Step-wise organization of genomic nuclear speckle-associated domains during mammalian embryonic development

​ Following mammalian fertilization, chromatin undergoes extensive reorganization into active and repressed compartments, yet the role of subnuclear organelles in this process remains unclear. This research generated high-resolution maps of nuclear speckle-genome interactions in mouse preimplantation embryos, revealing step-wise establishment of Nuclear Speckle-Associated Domains (SPADs). SPADs emerge at the PN5 zygote stage with allelic specificity, persisting until the 4-cell stage. These domains are categorized into primary (pre-zygotic genome activation, ZGA) and secondary (post-ZGA) SPADs, which sequentially preconfigure gene expression programs. Intriguingly, heterochromatin marker H3K9me3 within SPADs fine-tunes transcriptional precision. SPAD formation correlates with sperm-derived A compartments, suggesting inheritance of 3D chromatin features. Cohesin loader Nipbl and RNA transcription critically regulate secondary SPADs, while stage-specific speckle-associated factors like Gata6 drive lineage-restricted SPAD organization. These findings highlight a dynamic, hierarchical SPAD framework that integrates chromatin architecture, transcription, and developmental cues to meet embryonic demands.

Key findings from the study include:

1. Dynamic Reorganization of SPADs During Embryogenesis​​: This study reveals that nuclear SPADs undergo step-wise reorganization during mouse embryonic development. SPADs are reestablished shortly after fertilization, with distinct temporal patterns: paternal genomes exhibit stronger SPADs signals than maternal genomes prior to the 4-cell stage, correlating with paternal genome activation. Post-8-cell stage, paternal X chromosomes show rapid SPADs signal attenuation, coinciding with X chromosome inactivation.
2. Stage-Specific SPADs Subtypes and Functional Roles​​: SPADs are categorized into two subtypes: primary SPADs (pSPADs), formed before ZGA, and secondary SPADs (sSPADs), formed post-ZGA. While pSPADs exhibit stable chromatin activity, sSPADs are transcriptionally dynamic and developmentally regulated. Chemical inhibition of ZGA (e.g., α-amanitin) abolishes ~80% of sSPADs but minimally affects pSPADs, highlighting their differential dependencies on transcriptional activity.
3. Spatial and Structural Coordination with 3D Genome Architecture​​: SPADs are predominantly localized within transcriptionally active A compartments. Early TAD boundaries align closely with SPAD boundaries, and overlapping TAD-SPAD junctions exhibit reduced insulation scores. This suggests SPADs contribute to TAD formation and chromatin compartmentalization during embryogenesis, linking nuclear speckle interactions to higher-order genome organization.
4. Regulatory Mechanisms Underlying SPAD Formation​​: The study identifies transcription factors (e.g., Gata6) as critical regulators of SPAD dynamics. Motif enrichment analyses and knockdown experiments demonstrate that lineage-specific transcription factors drive SPAD formation in a stage-dependent manner. Additionally, cohesin loading factor Nipbl modulates sSPAD intensity, implicating chromatin loop extrusion in SPAD organization.

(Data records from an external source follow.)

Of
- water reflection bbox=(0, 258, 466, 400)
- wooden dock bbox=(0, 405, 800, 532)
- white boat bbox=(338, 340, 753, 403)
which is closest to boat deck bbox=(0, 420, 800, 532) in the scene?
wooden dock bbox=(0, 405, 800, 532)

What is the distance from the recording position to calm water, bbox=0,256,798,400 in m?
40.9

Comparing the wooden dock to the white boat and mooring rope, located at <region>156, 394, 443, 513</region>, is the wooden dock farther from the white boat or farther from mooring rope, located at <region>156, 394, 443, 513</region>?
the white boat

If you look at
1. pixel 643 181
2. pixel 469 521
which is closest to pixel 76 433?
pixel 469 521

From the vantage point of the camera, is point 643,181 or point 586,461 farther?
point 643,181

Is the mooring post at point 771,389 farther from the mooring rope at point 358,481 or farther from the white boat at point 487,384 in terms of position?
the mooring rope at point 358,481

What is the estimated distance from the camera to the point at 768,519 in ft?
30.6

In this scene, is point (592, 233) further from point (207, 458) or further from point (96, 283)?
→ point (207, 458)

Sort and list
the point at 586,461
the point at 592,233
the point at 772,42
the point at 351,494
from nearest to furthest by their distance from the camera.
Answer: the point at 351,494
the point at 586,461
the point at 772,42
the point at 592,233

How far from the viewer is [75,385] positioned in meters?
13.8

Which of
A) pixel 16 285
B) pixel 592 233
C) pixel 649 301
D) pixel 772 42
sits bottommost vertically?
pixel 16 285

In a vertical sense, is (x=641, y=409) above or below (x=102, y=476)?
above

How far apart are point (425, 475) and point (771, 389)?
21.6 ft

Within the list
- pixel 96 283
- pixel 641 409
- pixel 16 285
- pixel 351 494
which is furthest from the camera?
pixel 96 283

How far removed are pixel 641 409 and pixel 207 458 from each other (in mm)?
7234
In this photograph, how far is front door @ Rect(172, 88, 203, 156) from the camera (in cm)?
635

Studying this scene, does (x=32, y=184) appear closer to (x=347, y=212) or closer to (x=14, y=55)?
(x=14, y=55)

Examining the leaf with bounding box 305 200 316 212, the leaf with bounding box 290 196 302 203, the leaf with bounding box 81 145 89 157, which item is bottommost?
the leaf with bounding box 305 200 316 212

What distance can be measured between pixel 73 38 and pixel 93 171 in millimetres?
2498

This work provides a comprehensive framework for understanding how SPADs orchestrate spatiotemporal gene expression and nuclear architecture to meet the demands of early mammalian embryogenesis. The work entitled “Step-wise organization of genomic nuclear speckle-associated domains during mammalian embryonic development” was published on Protein & Cell (published on Feb. 18, 2025).